Short of potent laxatives, other milder remedies often prove helpful. One is exercise, the more vigorously done the better. Another is to establish a regular bathroom time and respond promptly to the urge to defecate. I am among many who have found that a large cup of hot coffee in the morning is often a very effective stimulus.
However, as my ability to prevent constipation has diminished with age, I’ve added two other over-the-counter aids: a daily soluble fiber supplement of psyllium dissolved in juice or water (other fiber products like methyl cellulose, calcium polycarbophil and wheat dextrin can also be effective) and a twice-daily dose of a stool softener, both of which can safely be used indefinitely.
However good dietary fiber normally is for maintaining a healthy gut, it can be harmful when the cause of constipation is muscle weakness or a nerve problem, Wald said. Such patients often do better by eating less fiber and instead taking a secretory drug like lubiprostone (Amitiza) or linaclotide (Linzess) that adds water to the colon and softens the stool.

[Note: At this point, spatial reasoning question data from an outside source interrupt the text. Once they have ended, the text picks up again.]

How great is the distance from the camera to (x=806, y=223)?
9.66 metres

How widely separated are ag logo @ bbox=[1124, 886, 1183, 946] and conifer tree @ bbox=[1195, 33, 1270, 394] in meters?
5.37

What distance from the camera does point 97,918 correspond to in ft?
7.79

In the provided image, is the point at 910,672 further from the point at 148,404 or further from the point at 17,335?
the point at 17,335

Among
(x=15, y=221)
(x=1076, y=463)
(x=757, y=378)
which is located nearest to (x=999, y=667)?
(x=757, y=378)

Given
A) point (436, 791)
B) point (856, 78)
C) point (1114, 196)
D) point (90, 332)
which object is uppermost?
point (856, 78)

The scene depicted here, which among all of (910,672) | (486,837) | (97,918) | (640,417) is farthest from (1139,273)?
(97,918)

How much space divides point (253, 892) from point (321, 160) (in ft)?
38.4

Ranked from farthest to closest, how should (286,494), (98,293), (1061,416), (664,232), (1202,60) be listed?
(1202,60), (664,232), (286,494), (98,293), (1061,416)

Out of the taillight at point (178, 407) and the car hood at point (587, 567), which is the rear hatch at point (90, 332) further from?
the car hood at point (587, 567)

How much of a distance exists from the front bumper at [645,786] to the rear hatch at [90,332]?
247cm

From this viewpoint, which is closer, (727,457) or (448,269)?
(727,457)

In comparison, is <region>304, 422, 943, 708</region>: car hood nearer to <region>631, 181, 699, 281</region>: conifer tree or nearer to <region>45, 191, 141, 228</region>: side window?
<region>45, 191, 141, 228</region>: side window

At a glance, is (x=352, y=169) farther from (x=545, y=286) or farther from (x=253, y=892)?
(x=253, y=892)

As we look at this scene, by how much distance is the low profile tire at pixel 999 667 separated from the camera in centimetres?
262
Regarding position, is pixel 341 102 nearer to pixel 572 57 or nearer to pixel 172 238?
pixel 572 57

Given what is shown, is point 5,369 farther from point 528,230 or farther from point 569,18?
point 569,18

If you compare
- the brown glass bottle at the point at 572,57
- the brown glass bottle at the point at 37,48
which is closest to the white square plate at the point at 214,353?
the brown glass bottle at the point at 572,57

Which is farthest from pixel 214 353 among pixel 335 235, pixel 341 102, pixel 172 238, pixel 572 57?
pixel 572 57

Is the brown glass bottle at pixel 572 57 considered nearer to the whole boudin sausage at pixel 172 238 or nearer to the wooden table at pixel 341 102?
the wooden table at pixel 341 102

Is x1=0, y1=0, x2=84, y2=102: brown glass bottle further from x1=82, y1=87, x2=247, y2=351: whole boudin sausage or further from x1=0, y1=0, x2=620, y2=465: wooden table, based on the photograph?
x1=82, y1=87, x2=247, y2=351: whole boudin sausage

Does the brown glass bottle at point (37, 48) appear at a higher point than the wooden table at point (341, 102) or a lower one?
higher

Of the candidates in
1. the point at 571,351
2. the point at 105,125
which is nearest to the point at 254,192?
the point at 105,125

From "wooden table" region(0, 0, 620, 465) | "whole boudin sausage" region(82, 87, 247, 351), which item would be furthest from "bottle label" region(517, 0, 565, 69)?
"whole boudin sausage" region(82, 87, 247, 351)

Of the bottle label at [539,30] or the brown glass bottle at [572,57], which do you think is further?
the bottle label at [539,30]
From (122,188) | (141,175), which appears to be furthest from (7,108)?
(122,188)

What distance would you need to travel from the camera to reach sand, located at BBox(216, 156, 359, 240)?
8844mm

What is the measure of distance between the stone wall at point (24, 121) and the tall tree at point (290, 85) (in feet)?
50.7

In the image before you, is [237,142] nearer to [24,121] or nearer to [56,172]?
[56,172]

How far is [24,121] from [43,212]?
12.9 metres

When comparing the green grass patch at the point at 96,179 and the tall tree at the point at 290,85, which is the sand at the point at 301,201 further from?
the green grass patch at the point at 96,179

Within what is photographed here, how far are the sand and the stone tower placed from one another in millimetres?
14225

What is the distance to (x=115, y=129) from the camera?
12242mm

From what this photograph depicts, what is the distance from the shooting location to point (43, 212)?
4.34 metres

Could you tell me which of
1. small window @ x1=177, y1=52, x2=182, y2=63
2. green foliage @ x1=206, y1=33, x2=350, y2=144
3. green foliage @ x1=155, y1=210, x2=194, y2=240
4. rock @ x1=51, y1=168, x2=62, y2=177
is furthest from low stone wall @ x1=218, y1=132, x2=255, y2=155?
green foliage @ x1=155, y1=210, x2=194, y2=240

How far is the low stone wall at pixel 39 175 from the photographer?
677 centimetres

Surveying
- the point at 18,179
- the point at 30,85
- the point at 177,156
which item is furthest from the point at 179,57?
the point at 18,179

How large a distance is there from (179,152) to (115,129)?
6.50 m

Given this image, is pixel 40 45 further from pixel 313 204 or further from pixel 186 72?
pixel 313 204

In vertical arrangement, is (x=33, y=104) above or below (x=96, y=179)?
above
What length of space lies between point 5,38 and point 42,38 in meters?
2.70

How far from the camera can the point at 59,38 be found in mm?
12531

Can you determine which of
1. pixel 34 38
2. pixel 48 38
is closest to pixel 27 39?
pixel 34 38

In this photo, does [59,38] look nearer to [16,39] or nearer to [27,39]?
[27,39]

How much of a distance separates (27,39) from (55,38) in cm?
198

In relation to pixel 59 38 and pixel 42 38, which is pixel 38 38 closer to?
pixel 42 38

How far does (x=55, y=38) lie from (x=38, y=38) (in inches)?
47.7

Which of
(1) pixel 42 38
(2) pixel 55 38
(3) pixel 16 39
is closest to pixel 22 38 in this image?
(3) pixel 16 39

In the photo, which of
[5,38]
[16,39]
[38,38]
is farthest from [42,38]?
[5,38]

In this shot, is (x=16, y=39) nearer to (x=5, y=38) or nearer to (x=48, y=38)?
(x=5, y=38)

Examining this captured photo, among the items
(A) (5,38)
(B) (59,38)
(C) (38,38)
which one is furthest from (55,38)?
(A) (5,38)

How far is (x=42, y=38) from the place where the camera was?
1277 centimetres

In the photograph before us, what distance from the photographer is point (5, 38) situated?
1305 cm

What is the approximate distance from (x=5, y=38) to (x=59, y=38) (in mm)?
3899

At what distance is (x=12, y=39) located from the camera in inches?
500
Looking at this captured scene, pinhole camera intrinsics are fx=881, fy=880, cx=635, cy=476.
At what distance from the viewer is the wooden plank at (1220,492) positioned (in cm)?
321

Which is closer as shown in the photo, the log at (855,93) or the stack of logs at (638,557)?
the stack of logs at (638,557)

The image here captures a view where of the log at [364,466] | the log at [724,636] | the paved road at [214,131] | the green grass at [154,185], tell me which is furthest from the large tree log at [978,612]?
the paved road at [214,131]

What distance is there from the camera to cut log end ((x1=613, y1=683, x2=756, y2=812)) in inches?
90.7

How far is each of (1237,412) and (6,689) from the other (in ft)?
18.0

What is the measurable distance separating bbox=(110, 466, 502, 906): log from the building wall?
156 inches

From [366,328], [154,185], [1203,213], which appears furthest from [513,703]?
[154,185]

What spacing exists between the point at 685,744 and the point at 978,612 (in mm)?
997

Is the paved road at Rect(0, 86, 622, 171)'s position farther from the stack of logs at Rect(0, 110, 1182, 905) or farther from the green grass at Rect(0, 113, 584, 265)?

Sometimes, too, standard remedies for chronic constipation are ineffective. None worked for my friend, a New Yorker who suddenly developed an extremely painful problem at age 73 that was finally diagnosed as a failure of her pelvic floor muscles to relax when they are supposed to and allow the stool to pass through. Instead of relaxing, the muscles around the rectum contract. “It is a learned unconscious act that can be unlearned,” Wald explained.
Despite the usual remedies of diet, exercise and a costly prescription-only stool softener, the problem has recurred every eight days or so, she said. She is now being treated with deep breathing exercises 10 times a day and abdominal massage above the colon twice a day, and has begun biofeedback to “retrain” the muscles that are responsible for normal colorectal action. Wald said that biofeedback training, when done properly, is effective in about 80 percent of cases.
My friend’s experience underscores the importance of consulting an expert when constipation persists and fails to respond adequately to self-help measures of diet, exercise and over-the-counter remedies.
Jane Brody is an American author on science and nutrition topics who reports for The New York Times as its “Personal Health” columnist.